When the Old Tax Regime Could Be More Beneficial

Tax experts note that the benefits of these proposed changes will depend on whether taxpayers can actually utilize the allowances and deductions available under the old tax regime.

For example, the old tax regime becomes advantageous if the taxpayer can claim benefits such as:

  • HRA exemption

  • Investments under Section 80C

  • Health insurance deductions

  • Leave Travel Allowance (LTA)

  • Other eligible allowances

However, if an individual does not have access to many of these exemptions or prefers a simpler tax calculation, the new tax regime may still remain a convenient option.
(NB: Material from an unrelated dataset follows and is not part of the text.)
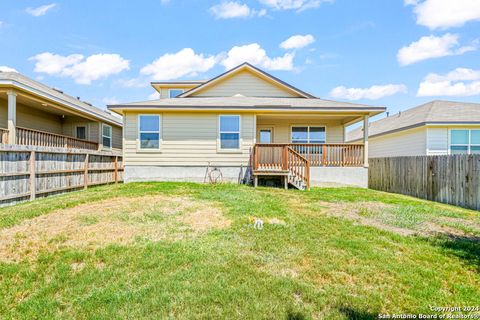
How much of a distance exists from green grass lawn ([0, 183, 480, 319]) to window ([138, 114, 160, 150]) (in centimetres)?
620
Possible Impact on Tax Planning

If the draft rules are approved, they could significantly reshape tax planning strategies for salaried individuals in India.

Employees may increasingly structure their compensation packages to include allowances with higher tax exemptions

, which would help reduce taxable income.

Financial planners suggest that taxpayers should carefully review their salary structure and tax planning options once the rules are finalized.

Final Approval Still Pending

It is important to note that the Draft Income Tax Rules 2026 are still proposals and have not yet been implemented.

The government may review feedback and make further adjustments before final approval.

If adopted, the changes could bring substantial tax relief for salaried taxpayers, particularly those earning higher incomes and receiving multiple allowances as part of their salary packages.